- [Extrait cité]:
::::

Ce devoir accompli, ils reprennent leur course et arrivent à la montagne Castor où ils recontrent un campement Cris. Il y a plusieurs catéchumènes instruits par le missionnaire. Quand ils apprennent le but de l'expédition, ils essaient par tous les moyens de l'en détourner, mais il secoue la tête et répond avec calme:
"Tout ce que vous me dites est très bien, mais rappelez-vous que je suis le père de tous les sauvages et en supposant même qu'ils me maltraitent après m'avoir appelé, il faut que j'y aille. Ne sont-ils pas dans le chagrin et la misère? Vous autres, ne seriez-vous pas contents que je vous soigne si vous étiez malades? Eh bien les Pieds-Noirs, sont malades, nous devons soulager même nos ennemis"
Au bout de deux jours, malgré une affreuse tourmente de neige qui leur fait perdre plusieurs fois leur route, les deux voyageurs aperçoivent le camps des Pieds-Noirs. Alors le Père déploie son pavillon blanc à croix rouge. En quelques instants, il est entouré d'une foule d'indiens gesticulant, criant se lamentant, qui le pressent de les suivre; c'est à qui aura sa première visite. Les uns le tiennent par les mains, les autres par les plis de sa soutane, d'autre s'acrochent à sa ceinture. On le soulève de terre en criant :
--Grand Maître de la vie, prends pitié de nous à cause de cet homme que tu aimes!... Et toi, homme de la Prière, viens sauver nos enfants, car ils vont mourir!...
Le Père Lacombe parvient enfin à les écarter et commence sa visite aux malades. Le camp se compose de 60 loges. La scène qui se présente aux yeux du missionnaire et indescriptible: il y a des femmes et des enfants à demi nus, le corps tout couvert d'éruptions, torturés par la fièvre. Quelques-uns se tordent de douleur dans des convulsions horribles; d'autres, le visage tuméfié, la langue pendante demeurent comme privés de sentiment; d'autres enfin, et ceux-là sont peut-être les moins pitoyables, ont trouvé le repos dans la mort...

::::

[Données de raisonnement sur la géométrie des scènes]
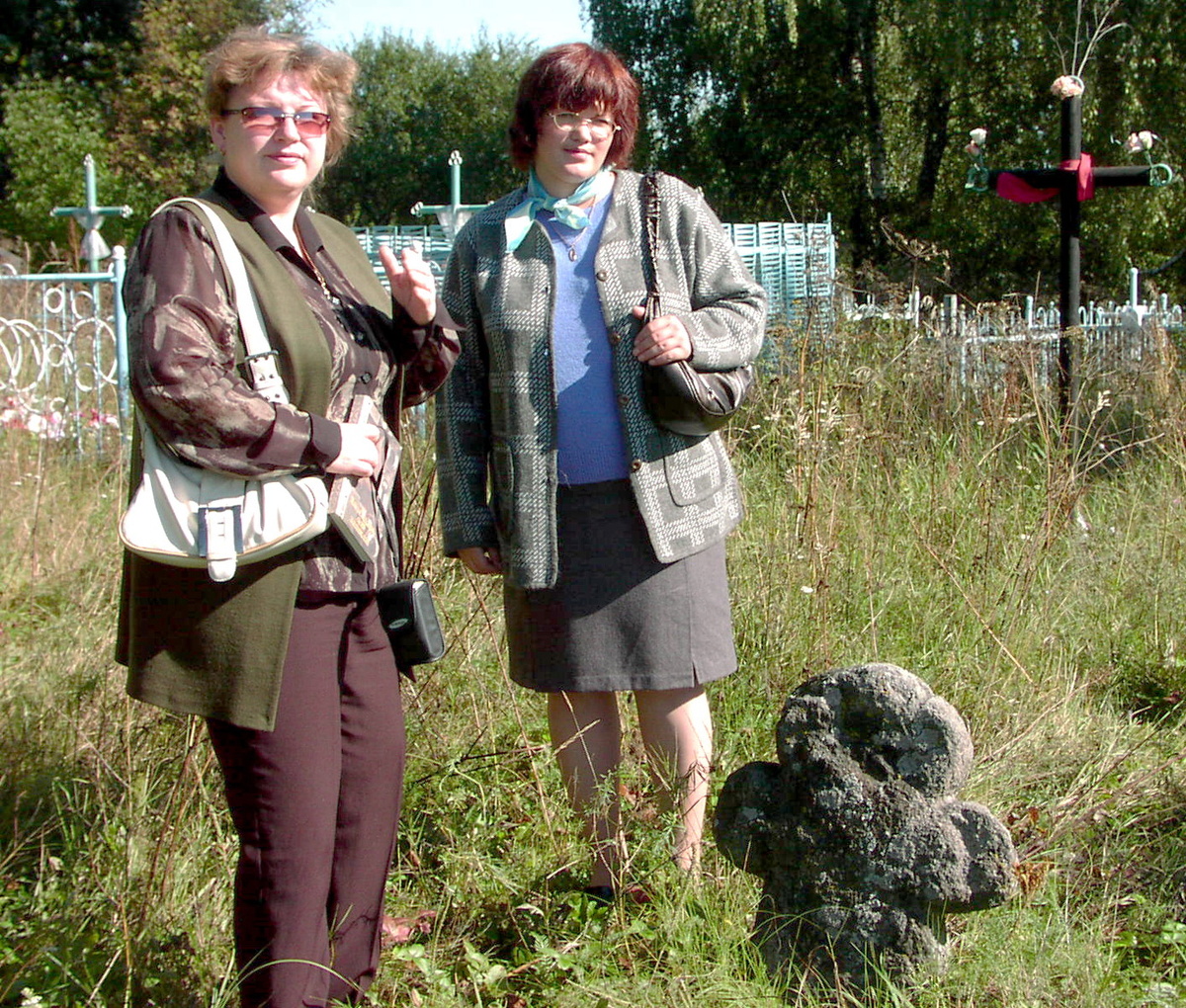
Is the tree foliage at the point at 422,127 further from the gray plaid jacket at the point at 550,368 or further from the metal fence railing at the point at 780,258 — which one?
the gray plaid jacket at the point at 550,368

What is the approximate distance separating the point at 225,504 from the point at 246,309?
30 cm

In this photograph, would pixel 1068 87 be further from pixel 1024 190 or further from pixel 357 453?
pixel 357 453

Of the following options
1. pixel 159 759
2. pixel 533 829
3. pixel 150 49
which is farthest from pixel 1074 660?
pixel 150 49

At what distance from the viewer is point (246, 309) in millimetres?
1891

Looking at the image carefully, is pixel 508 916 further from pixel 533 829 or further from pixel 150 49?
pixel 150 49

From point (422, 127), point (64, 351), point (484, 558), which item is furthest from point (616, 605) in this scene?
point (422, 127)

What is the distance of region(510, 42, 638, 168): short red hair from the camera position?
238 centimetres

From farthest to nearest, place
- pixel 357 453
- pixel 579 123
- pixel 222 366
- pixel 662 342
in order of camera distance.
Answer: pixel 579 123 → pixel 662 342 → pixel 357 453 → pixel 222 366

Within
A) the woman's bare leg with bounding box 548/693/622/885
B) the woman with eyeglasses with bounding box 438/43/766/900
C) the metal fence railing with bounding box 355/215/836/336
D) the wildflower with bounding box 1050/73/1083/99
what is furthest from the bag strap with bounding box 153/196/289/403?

::::

- [Consignes]:
A: Traduisez en anglais cette phrase de l'extrait cité : « Alors le Père déploie son pavillon blanc à croix rouge. »
B: Recopiez l'extrait cité en commençant par « Au bout de deux » et en poursuivant jusqu'à « ils vont mourir!... ».

- [Réponses attendues]:
A: Then the Father unfurls his white flag with a red cross.

B:
Au bout de deux jours, malgré une affreuse tourmente de neige qui leur fait perdre plusieurs fois leur route, les deux voyageurs aperçoivent le camps des Pieds-Noirs. Alors le Père déploie son pavillon blanc à croix rouge. En quelques instants, il est entouré d'une foule d'indiens gesticulant, criant se lamentant, qui le pressent de les suivre; c'est à qui aura sa première visite. Les uns le tiennent par les mains, les autres par les plis de sa soutane, d'autre s'acrochent à sa ceinture. On le soulève de terre en criant :
--Grand Maître de la vie, prends pitié de nous à cause de cet homme que tu aimes!... Et toi, homme de la Prière, viens sauver nos enfants, car ils vont mourir!...